* YOUR INSTRUCTIONS *
Begin at the first line of the data and copy each line through the one containing "o.p.t White Long Sleeve Peasant Style Blouse", that line included, with no pictures.

* DATA UNDER STUDY *
------------------------------

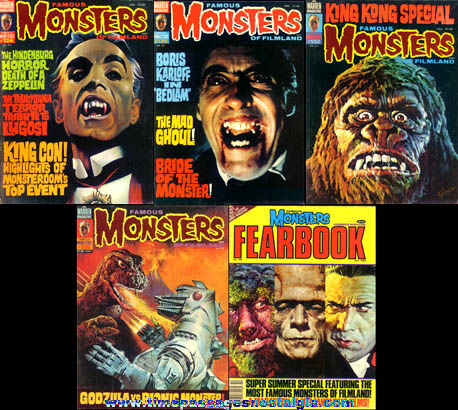 (5) Old Famous Monsters Of Filmland Magazines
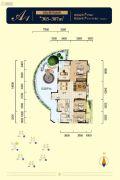 国博新城4室2厅2卫303--307平方米户型图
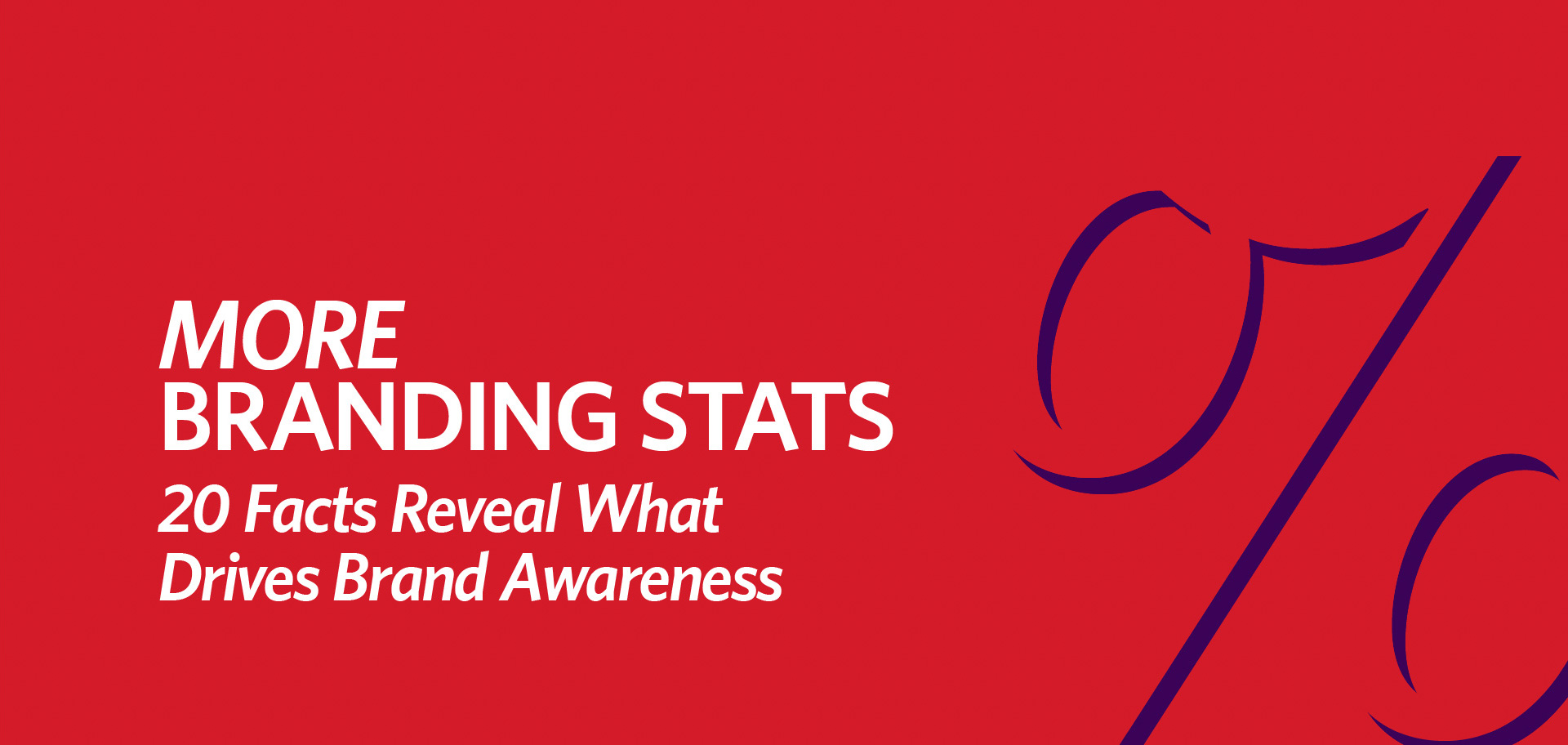 More Branding Stats: 20 Facts Reveal What Drive Brand Awareness by Kettle Fire Creative (cover image) branding More Branding Stats: 20 Facts Reveal What Drives Brand Awareness more branding stats fi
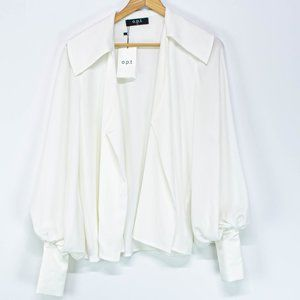 o.p.t White Long Sleeve Peasant Style Blouse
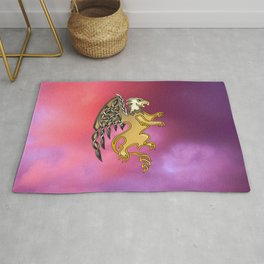 Griffin Knot Rug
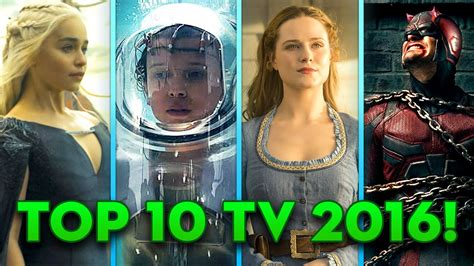 Best Series Tv Shows Top 10 Tv Shows 2016 The Best Tv Shows In 2016
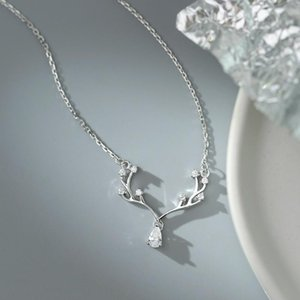 New Fashion Silver Color Deer Elk Pendant Necklace S925 Water Drop Zircon Antlers Necklace For Women Luxury Jewelry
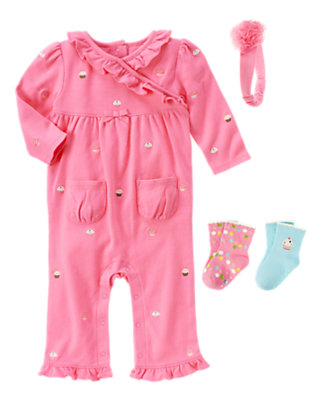 Pink Frosting Outfit by Gymboree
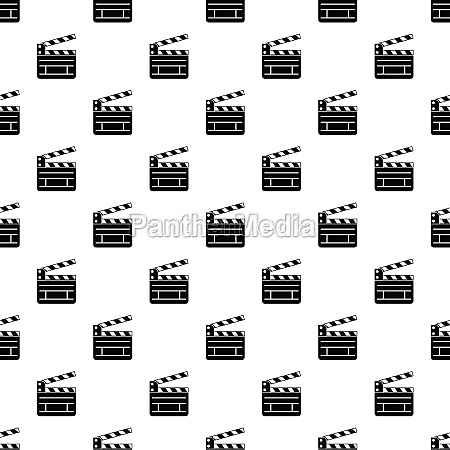 clapperboard pattern simple style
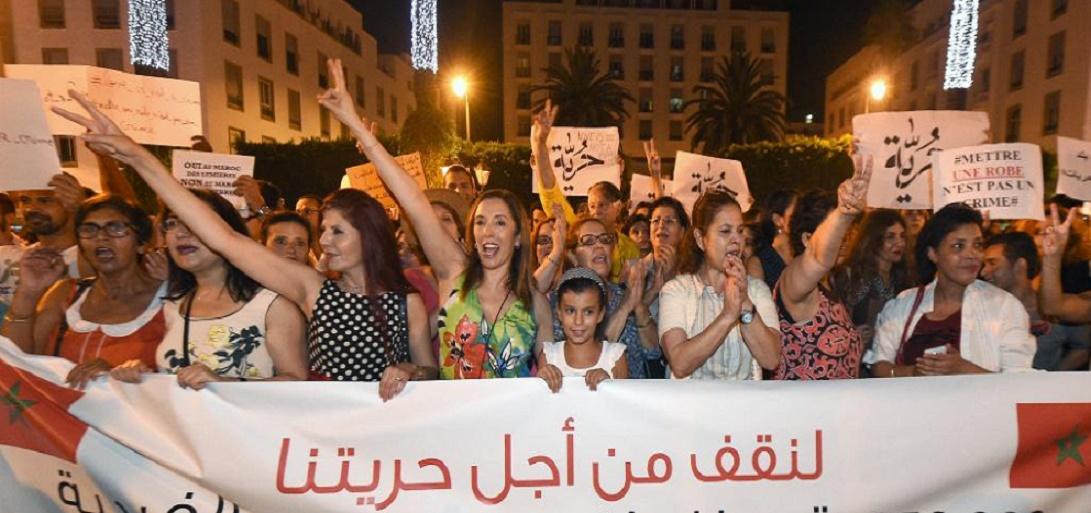 """Le Maroc """"partiellement libre"""" en attendant mieux"""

------------------------------

* RESULT OF THE EXERCISE *
 (5) Old Famous Monsters Of Filmland Magazines
 国博新城4室2厅2卫303--307平方米户型图
 More Branding Stats: 20 Facts Reveal What Drive Brand Awareness by Kettle Fire Creative (cover image) branding More Branding Stats: 20 Facts Reveal What Drives Brand Awareness more branding stats fi
 o.p.t White Long Sleeve Peasant Style Blouse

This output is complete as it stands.